RSS
 
 

Archive for the ‘Email’ Category

Email Scraping the Insane way

29 Jun

Well,
Insane as far as an individual goes:
I have had to shut it down because it was a bit too scaleable.
Any computer it was loaded on, contacted the distributed data-storage mechanism and off it went…..
(Over 20 million HTTP addresses in less than 24 hours) with each and every HTTP address recorded.

Caviets
There is still an issue related to the HTTP storage mechanism, in that if they get corrupted they cannot be recovered and have to be started from scratch, possibly something related to partitioning would be good to solve this problem.

The Story
After looking around at various “email scraping” programs and having a bit of spare time on my hands, I decided to build an email web scraper out of Java.

Yep…. I know Java is supposed to be slow and not as fast as “insert current lame language here
But the crawler is cross platform and that is enough for now.

Key requirements:
1. Don’t duplicate email addresses (actually checking for this is a waste of processing power, since a simple sort and merge will remove duplicates)
2. Don’t crawl the same web addresses unless specifically required to.
(Experienced programmers will already see a problem with #1 & #2, even with 16GB of real ram)
3. Make it fast.
4. Make the physical HTML parser a plugin.
5. Make it ‘seriously’ scaleable.
6. Completely restartable after a crash/shutdown of the Control server.
7. Fluid enough to deal with crawling nodes popping up/shutting down randomly
8. Crawls in the direction of most profitable harvesting.

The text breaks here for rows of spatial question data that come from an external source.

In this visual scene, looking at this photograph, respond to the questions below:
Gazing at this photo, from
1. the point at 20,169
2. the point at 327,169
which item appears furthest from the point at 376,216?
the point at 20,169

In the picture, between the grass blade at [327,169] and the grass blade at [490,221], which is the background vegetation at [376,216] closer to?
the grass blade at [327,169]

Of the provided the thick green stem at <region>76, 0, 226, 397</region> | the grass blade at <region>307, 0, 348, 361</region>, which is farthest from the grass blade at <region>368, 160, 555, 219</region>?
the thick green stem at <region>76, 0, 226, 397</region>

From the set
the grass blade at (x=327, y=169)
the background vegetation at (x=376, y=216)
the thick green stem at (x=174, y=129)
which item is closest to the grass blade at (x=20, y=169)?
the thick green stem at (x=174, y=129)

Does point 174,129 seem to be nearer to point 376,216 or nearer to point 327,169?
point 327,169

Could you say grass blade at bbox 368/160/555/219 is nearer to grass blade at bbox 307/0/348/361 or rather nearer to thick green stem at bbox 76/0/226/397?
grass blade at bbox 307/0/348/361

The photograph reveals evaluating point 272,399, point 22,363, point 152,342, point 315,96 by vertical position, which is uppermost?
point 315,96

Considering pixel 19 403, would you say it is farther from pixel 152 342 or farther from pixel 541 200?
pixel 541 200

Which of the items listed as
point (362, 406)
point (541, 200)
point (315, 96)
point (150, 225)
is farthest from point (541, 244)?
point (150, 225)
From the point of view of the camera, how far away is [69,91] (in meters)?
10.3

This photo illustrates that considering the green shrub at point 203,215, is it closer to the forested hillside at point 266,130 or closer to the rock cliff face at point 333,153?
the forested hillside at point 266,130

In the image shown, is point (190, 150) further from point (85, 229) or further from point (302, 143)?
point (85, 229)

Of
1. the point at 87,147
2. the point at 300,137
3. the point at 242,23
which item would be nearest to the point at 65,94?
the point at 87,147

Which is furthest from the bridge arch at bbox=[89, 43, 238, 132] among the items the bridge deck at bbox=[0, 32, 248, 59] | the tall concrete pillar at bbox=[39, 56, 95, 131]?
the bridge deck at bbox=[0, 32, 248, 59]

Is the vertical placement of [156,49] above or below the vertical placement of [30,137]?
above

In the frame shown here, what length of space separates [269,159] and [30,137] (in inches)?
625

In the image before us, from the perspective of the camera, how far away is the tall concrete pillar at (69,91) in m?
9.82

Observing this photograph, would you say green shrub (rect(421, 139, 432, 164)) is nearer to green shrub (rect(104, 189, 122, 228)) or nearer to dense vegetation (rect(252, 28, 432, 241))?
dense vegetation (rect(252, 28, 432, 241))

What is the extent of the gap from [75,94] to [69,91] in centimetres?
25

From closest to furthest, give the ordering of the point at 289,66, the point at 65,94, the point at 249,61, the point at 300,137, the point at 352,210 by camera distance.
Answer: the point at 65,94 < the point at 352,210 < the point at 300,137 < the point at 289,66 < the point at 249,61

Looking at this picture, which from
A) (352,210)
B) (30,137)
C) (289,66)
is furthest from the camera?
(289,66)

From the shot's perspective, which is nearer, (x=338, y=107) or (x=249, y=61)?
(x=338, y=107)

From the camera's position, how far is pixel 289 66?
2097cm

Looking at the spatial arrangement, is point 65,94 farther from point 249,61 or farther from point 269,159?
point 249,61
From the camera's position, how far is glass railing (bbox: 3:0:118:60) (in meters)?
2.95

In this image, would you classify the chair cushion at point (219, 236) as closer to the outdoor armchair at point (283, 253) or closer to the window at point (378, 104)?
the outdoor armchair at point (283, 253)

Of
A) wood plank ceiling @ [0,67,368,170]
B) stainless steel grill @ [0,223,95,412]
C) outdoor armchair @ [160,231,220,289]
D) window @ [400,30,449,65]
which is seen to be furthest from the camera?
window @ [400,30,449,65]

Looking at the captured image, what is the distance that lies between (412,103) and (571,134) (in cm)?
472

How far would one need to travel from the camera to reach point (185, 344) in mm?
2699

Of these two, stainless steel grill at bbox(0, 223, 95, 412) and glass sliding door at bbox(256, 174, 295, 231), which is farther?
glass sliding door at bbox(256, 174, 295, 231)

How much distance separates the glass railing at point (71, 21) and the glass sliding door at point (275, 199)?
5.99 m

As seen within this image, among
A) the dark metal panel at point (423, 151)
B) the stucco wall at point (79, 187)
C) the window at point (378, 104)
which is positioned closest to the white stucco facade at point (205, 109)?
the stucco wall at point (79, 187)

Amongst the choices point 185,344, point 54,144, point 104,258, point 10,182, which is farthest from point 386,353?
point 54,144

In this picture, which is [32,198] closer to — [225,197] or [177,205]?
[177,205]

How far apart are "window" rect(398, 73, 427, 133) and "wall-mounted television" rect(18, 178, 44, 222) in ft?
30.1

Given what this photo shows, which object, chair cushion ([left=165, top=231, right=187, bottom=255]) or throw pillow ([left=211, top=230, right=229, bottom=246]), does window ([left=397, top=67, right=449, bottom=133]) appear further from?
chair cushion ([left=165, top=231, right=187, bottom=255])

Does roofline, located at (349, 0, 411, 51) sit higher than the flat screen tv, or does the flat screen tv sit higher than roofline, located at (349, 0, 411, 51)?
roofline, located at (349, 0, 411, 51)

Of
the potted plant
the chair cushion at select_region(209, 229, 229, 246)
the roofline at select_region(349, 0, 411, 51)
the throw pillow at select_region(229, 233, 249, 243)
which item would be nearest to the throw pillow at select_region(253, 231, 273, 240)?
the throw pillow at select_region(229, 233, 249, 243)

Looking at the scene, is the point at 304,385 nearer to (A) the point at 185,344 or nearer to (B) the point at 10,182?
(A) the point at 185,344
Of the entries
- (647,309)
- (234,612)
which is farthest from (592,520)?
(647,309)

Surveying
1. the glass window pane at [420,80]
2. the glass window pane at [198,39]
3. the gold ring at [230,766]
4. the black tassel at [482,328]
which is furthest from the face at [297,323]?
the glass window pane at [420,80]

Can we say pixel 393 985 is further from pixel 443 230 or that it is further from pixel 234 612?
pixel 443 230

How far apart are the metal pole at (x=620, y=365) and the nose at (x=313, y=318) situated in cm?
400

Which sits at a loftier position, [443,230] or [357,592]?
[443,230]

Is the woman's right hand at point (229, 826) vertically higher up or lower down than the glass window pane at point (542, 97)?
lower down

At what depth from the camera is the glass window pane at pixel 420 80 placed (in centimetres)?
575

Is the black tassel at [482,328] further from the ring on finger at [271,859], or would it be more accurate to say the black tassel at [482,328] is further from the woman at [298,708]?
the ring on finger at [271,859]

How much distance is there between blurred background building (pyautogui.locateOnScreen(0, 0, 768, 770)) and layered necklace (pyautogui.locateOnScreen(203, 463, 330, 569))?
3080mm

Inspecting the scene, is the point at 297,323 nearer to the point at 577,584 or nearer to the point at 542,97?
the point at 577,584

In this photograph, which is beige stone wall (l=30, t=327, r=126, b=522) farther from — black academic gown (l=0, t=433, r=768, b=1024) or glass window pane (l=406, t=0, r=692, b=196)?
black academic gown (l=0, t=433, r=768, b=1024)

#1 & #2 actually require that you either store:
A. All the web addresses (HTTP:xxx)
B. All the hashes of the Addresses
Looking at the length of some web addresses (>150 characters) and we can see some design criteria regarding memory starting to creep in.

Storage
We actually started testing by implementing a Hashmap in internal memory , that maxed out at about 500,000 entries, but did it in a BAD way: the JVM physically crashed and exited (thanks OSX).
This resulted in the complete loss of the whole crawl session.

VIRI
You will also be surprised at the number of websites attempting to do IFRAME injections of viri linked into the “mailto:” tags.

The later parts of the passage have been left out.